Cela dit, le site vie-publique.fr, qui dépend de l’Etat, précise qu’"en prévision d’une éventuelle contestation et d’un contentieux devant le juge de l’élection, les bulletins ne sont pas immédiatement détruits." Une incertitude demeure donc, que le Conseil constitutionnel, contacté, n’est pas encore en mesure de lever. Si les bulletins ont bel et bien été détruits, le camp de Farida Amrani ne pourra s’appuyer que sur les procès-verbaux de dépouillement de chaque bureau de vote. Ce qui devrait en toute logique aboutir au même résultat.

  • Le recours peut-il aboutir ?

Ce n’est évidemment pas impossible, même si cela reste rare.
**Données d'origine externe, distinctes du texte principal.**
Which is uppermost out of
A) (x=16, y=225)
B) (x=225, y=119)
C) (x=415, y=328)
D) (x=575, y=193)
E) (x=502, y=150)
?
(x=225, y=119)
Depuis 1958, environ 70 recours ont abouti à une élection de l’annulation, et donc à un nouveau scrutin législatif, dit partiel. En revanche, jamais le Conseil constitutionnel n’a désigné un autre vainqueur, comme il peut pourtant le faire. "Le Conseil constitutionnel peut soit rejeter la contestation et valider l'élection, soit prononcer l'annulation de l'élection, soit réformer les résultats et proclamer élu un autre candidat (ce qu'il n'a jamais fait à ce jour)", écrit la juridiction suprême sur son site internet.

L'enquête des Sages consiste en une procédure contradictoire. Les candidats concernés doivent donc envoyer leurs arguments rue de Montpensier, au siège du Conseil constitutionnel. La juridiction peut aussi décider d'entendre les deux parties.

  • Et en attendant ?

En attendant, Manuel Valls reste député. "La requête formée contre l'élection d'un député n'a pas d'effet suspensif", précise en effet le Conseil constitutionnel. "Tant qu'une décision d'annulation des opérations électorales n'est pas rendue, la personne proclamée élue continue d'exercer son mandat de député." En clair, l’ancien Premier ministre va pouvoir siéger à l’Assemblée pendant plusieurs semaines, voire plusieurs mois. D’autant que Les Sages ne sont pas contraints en termes de délai pour rendre leur décision. Selon Franceinfo, ils ont mis de quatre à six mois pour se prononcer sur les 108 recours déposés en 2012. De quoi largement, pour Manuel Valls, s’installer et se faire une place dans l’Hémicycle.